Thread: pg_dump vs PQescapeBytea

pg_dump vs PQescapeBytea

From

Tom Lane

Date:

04 August 2009, 17:36:03

I mentioned in
http://archives.postgresql.org/message-id/21837.1248215656@sss.pgh.pa.us
that pg_dump has a bug in its handling of large objects, which is
directly related to the fact that it's still using the deprecated
function PQescapeBytea.  The reason PQescapeBytea is deprecated is
that it has to guess at the setting of standard_conforming_strings,
and it is not guessing right in this one case.
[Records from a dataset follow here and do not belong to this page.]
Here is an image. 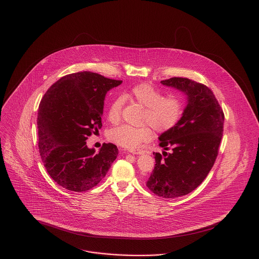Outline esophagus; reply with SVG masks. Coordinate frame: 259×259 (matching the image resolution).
I'll list each match as a JSON object with an SVG mask.
<instances>
[{
	"label": "esophagus",
	"instance_id": "obj_1",
	"mask_svg": "<svg viewBox=\"0 0 259 259\" xmlns=\"http://www.w3.org/2000/svg\"><path fill=\"white\" fill-rule=\"evenodd\" d=\"M129 152H131V153H133V154H144L146 151L143 150V149L137 148V149H129Z\"/></svg>",
	"mask_w": 259,
	"mask_h": 259
}]
</instances>
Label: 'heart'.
I'll list each match as a JSON object with an SVG mask.
<instances>
[{"label":"heart","instance_id":"1","mask_svg":"<svg viewBox=\"0 0 259 259\" xmlns=\"http://www.w3.org/2000/svg\"><path fill=\"white\" fill-rule=\"evenodd\" d=\"M128 97L145 108L143 122L149 124L157 133L172 130L184 113V106L180 99L163 97L161 91L148 83H141L133 87ZM123 104L122 97H117L111 102L108 111L110 122H119ZM152 135V130L148 125L134 127L123 124L111 128L108 133L111 142L129 149L139 148L142 143L149 141Z\"/></svg>","mask_w":259,"mask_h":259}]
</instances>
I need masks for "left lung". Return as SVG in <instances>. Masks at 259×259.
Masks as SVG:
<instances>
[{
	"mask_svg": "<svg viewBox=\"0 0 259 259\" xmlns=\"http://www.w3.org/2000/svg\"><path fill=\"white\" fill-rule=\"evenodd\" d=\"M161 83L182 91L187 101L180 122L158 138L164 157L153 152L155 166L147 186L159 197L174 199L197 188L212 168L222 142L224 114L211 90L202 83L185 77Z\"/></svg>",
	"mask_w": 259,
	"mask_h": 259,
	"instance_id": "left-lung-1",
	"label": "left lung"
}]
</instances>
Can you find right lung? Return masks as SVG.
<instances>
[{"mask_svg": "<svg viewBox=\"0 0 259 259\" xmlns=\"http://www.w3.org/2000/svg\"><path fill=\"white\" fill-rule=\"evenodd\" d=\"M115 80L91 72L65 75L41 99L37 113L38 149L51 179L62 187L83 192L96 186L118 154L113 144L98 152L87 146L102 128L104 101Z\"/></svg>", "mask_w": 259, "mask_h": 259, "instance_id": "obj_1", "label": "right lung"}]
</instances>
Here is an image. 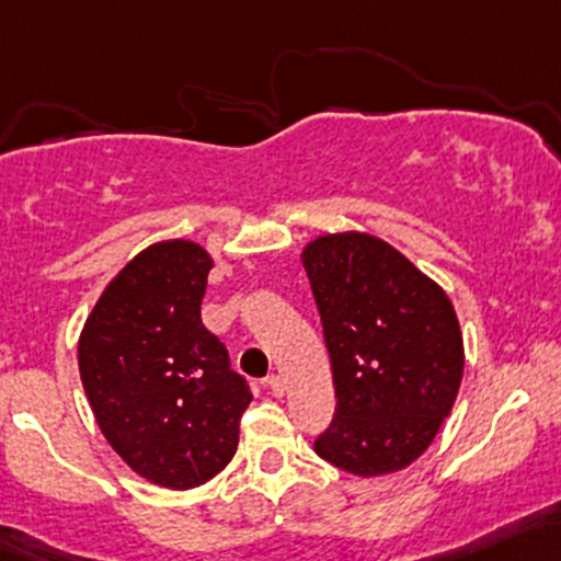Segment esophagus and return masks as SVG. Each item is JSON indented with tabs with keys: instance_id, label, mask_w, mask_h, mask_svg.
Returning a JSON list of instances; mask_svg holds the SVG:
<instances>
[{
	"instance_id": "1",
	"label": "esophagus",
	"mask_w": 561,
	"mask_h": 561,
	"mask_svg": "<svg viewBox=\"0 0 561 561\" xmlns=\"http://www.w3.org/2000/svg\"><path fill=\"white\" fill-rule=\"evenodd\" d=\"M266 386L271 391H274V397H282V393H285V378H282V375H268L266 378Z\"/></svg>"
}]
</instances>
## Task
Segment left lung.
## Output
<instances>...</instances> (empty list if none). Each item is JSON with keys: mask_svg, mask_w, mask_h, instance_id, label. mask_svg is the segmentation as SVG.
Returning a JSON list of instances; mask_svg holds the SVG:
<instances>
[{"mask_svg": "<svg viewBox=\"0 0 561 561\" xmlns=\"http://www.w3.org/2000/svg\"><path fill=\"white\" fill-rule=\"evenodd\" d=\"M330 351L337 410L313 442L354 477L421 458L463 380L453 300L397 248L365 231L322 233L300 252Z\"/></svg>", "mask_w": 561, "mask_h": 561, "instance_id": "left-lung-1", "label": "left lung"}]
</instances>
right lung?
Segmentation results:
<instances>
[{
  "label": "right lung",
  "instance_id": "1",
  "mask_svg": "<svg viewBox=\"0 0 561 561\" xmlns=\"http://www.w3.org/2000/svg\"><path fill=\"white\" fill-rule=\"evenodd\" d=\"M210 268L191 239L149 244L108 282L79 335L98 428L138 477L168 490L199 488L229 466L252 402L202 324Z\"/></svg>",
  "mask_w": 561,
  "mask_h": 561
}]
</instances>
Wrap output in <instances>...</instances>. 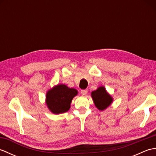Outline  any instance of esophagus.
<instances>
[{
  "instance_id": "obj_1",
  "label": "esophagus",
  "mask_w": 156,
  "mask_h": 156,
  "mask_svg": "<svg viewBox=\"0 0 156 156\" xmlns=\"http://www.w3.org/2000/svg\"><path fill=\"white\" fill-rule=\"evenodd\" d=\"M87 93H88V90H81V94L83 95V96L87 95Z\"/></svg>"
}]
</instances>
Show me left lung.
<instances>
[{
    "instance_id": "8db88e82",
    "label": "left lung",
    "mask_w": 156,
    "mask_h": 156,
    "mask_svg": "<svg viewBox=\"0 0 156 156\" xmlns=\"http://www.w3.org/2000/svg\"><path fill=\"white\" fill-rule=\"evenodd\" d=\"M91 97L95 107L101 111L107 109L113 101V98L103 86H101L97 90L92 91L91 92Z\"/></svg>"
}]
</instances>
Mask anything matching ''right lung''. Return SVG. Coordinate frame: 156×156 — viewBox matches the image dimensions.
Listing matches in <instances>:
<instances>
[{"label":"right lung","instance_id":"right-lung-1","mask_svg":"<svg viewBox=\"0 0 156 156\" xmlns=\"http://www.w3.org/2000/svg\"><path fill=\"white\" fill-rule=\"evenodd\" d=\"M75 88L63 84H57L46 93L45 104L52 113L58 115L69 111L72 99L78 94Z\"/></svg>","mask_w":156,"mask_h":156}]
</instances>
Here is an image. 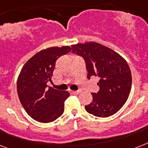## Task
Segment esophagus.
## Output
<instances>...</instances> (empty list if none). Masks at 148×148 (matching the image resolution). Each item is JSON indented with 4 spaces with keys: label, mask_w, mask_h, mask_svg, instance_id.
<instances>
[{
    "label": "esophagus",
    "mask_w": 148,
    "mask_h": 148,
    "mask_svg": "<svg viewBox=\"0 0 148 148\" xmlns=\"http://www.w3.org/2000/svg\"><path fill=\"white\" fill-rule=\"evenodd\" d=\"M72 92V93H74V94H75V95H77V94H79V93H80V90H77V91H71Z\"/></svg>",
    "instance_id": "obj_1"
}]
</instances>
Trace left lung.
<instances>
[{"label":"left lung","mask_w":148,"mask_h":148,"mask_svg":"<svg viewBox=\"0 0 148 148\" xmlns=\"http://www.w3.org/2000/svg\"><path fill=\"white\" fill-rule=\"evenodd\" d=\"M72 53L82 57L87 78H99V90L92 93L93 101L86 112L97 117H109L124 105L132 88V73L128 63L117 52L97 42L72 45Z\"/></svg>","instance_id":"8db88e82"}]
</instances>
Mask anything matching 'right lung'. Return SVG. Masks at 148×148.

I speculated about fixing that by inventing a "PQescapeByteaHex"
function, but that was pure brain fade :-(.  The hex format for
bytea still requires one backslash in the value, so you still have
to know standard_conforming_strings to get it right.

AFAICS the only way to make this work correctly and still have libpq
do the work is to create a libpq function that takes an explicit
parameter for the value of standard_conforming_strings to assume.
(We can't pass a PQconn because we don't have one.)  That seems a tad
ugly, so I'm thinking we might just as well have pg_dump solve this
problem for itself.

Another issue related to this code is that ideally we'd like it to
use hex format for speed reasons.  The problem there is that when
writing text output in pg_dump or pg_restore, we don't know for
sure what server version the output will be loaded into.  If we
use hex format then it will be impossible to load the output into
a pre-8.5 server.  This wouldn't be the first time we've broken
backwards compatibility of dump output, of course, but it's something
that would be entirely impractical to fix by manual editing of the
dump output.  So it seems a bit worse than our average breakage.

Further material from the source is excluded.